PageActionBuilder exposes Click, Wait, ScrollToEnd, WaitForSelector, WaitForNetworkIdle, EvaluateExpression, Repeat/RepeatWithDelay, and Build().

Persist the progress locally

To persist the job queue and visited links locally — so you can resume where you left off — use WithTextFileScheduler and TrackVisitedLinksInFile:

using WebReaper.Builders;

var engine = await ScraperEngineBuilder
    .Crawl("https://rutracker.org/forum/index.php?c=33")
    .Extract(new()
    {
        new("name", "#topic-title"),
        new("category", "td.nav.t-breadcrumb-top.w100.pad_2>a:nth-child(3)"),
        new("subcategory", "td.nav.t-breadcrumb-top.w100.pad_2>a:nth-child(5)"),
        new("torrentSize", "div.attach_link.guest>ul>li:nth-child(2)"),
        new("torrentLink", ".magnet-link", "href"),
        new("coverImageUrl", ".postImg", "src")
    })
    .WithLogger(logger)
    .Follow("#cf-33 .forumlink>a")
    .Follow(".forumlink>a")
    .Paginate("a.torTopic", ".pg")
    .WriteToJsonFile("result.json")
    .IgnoreUrls(blackList)
    .WithTextFileScheduler("jobs.txt", "currentJob.txt")
    .TrackVisitedLinksInFile("links.txt")
    .BuildAsync();

The file scheduler is the zero-dependency default: an append-only job file, a 300 ms poll and a sidecar position file. For a long single-machine crawl that must survive kill -9 and resume by query — without standing up a Redis server — add the WebReaper.Sqlite satellite and swap the two local backends. "Resume" becomes a SELECT over an indexed table; there is no position file to keep in sync (the visited-link table is the set — no in-memory mirror).

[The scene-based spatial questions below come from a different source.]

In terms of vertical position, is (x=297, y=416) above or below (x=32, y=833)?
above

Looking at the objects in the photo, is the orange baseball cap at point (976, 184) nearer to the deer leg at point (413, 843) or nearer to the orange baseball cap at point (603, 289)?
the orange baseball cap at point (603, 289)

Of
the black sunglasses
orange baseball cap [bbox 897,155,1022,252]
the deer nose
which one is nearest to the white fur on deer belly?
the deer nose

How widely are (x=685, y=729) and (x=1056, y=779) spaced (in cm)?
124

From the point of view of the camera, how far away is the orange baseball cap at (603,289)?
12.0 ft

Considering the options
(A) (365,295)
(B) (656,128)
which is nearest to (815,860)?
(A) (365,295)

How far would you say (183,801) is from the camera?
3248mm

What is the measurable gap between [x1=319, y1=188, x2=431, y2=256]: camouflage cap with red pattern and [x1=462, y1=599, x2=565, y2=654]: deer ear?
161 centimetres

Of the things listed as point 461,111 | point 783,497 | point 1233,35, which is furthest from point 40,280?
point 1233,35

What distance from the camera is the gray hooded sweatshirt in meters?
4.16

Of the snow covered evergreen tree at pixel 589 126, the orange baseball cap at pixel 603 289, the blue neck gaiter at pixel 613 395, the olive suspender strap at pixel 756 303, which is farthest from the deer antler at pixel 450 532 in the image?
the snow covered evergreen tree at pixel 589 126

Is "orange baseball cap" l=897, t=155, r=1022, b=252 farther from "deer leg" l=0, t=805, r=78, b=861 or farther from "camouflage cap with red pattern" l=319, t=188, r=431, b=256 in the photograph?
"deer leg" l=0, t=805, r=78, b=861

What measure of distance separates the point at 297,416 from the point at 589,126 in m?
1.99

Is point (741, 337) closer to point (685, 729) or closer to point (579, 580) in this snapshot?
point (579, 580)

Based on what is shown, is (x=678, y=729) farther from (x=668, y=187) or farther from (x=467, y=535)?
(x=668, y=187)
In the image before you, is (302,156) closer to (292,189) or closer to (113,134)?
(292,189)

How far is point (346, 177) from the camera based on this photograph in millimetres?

The core file adapters are unchanged and stay the default; this is opt-in:

using WebReaper.Builders;
using WebReaper.Sqlite;   // dotnet add package WebReaper.Sqlite

var engine = await ScraperEngineBuilder
    .Crawl("https://rutracker.org/forum/index.php?c=33")
    .Extract(new() { new("name", "#topic-title") })
    .Follow(".forumlink>a")
    .Paginate("a.torTopic", ".pg")
    .WriteToJsonFile("result.json")
    .WithSqliteScheduler("crawl/state.db")        // resume is a query, not a position file
    .TrackVisitedLinksInSqlite("crawl/state.db")  // the table is the set
    .BuildAsync();

Pass dataCleanupOnStart: true to either call to start a fresh crawl (clears that table at start).

Authorization

If the site needs authorization, call SetCookies and fill the CookieContainer with the cookies required. You perform the login yourself; WebReaper only uses the cookies you provide.

using System.Net;
using WebReaper.Builders;

var engine = await ScraperEngineBuilder
    .Crawl("https://rutracker.org/forum/index.php?c=33")
    .Extract(new() { new("name", "#topic-title") })
    .WithLogger(logger)
    .SetCookies(cookies =>
    {
        cookies.Add(new Cookie("AuthToken", "123"));
    })
    // ...
    .BuildAsync();

How to disable headless mode

When scraping with a browser (CrawlWithBrowser / FollowWithBrowser, via WebReaper.Puppeteer) the default is headless — you don't see the browser. Seeing it can help with debugging; disable headless mode with .HeadlessMode(false):

using WebReaper.Builders;
using WebReaper.Puppeteer;

var engine = await ScraperEngineBuilder
    .CrawlWithBrowser("https://www.reddit.com/r/dotnet/", actions => actions
        .ScrollToEnd()
        .Build())
    .Extract(new() { new("title", "._eYtD2XCVieq6emjKBH3m") })
    .HeadlessMode(false)
    .WithPuppeteerPageLoader()
    // ...
    .BuildAsync();

Cleaning data from a previous run

To start fresh, pass dataCleanupOnStart: true to the relevant builder method.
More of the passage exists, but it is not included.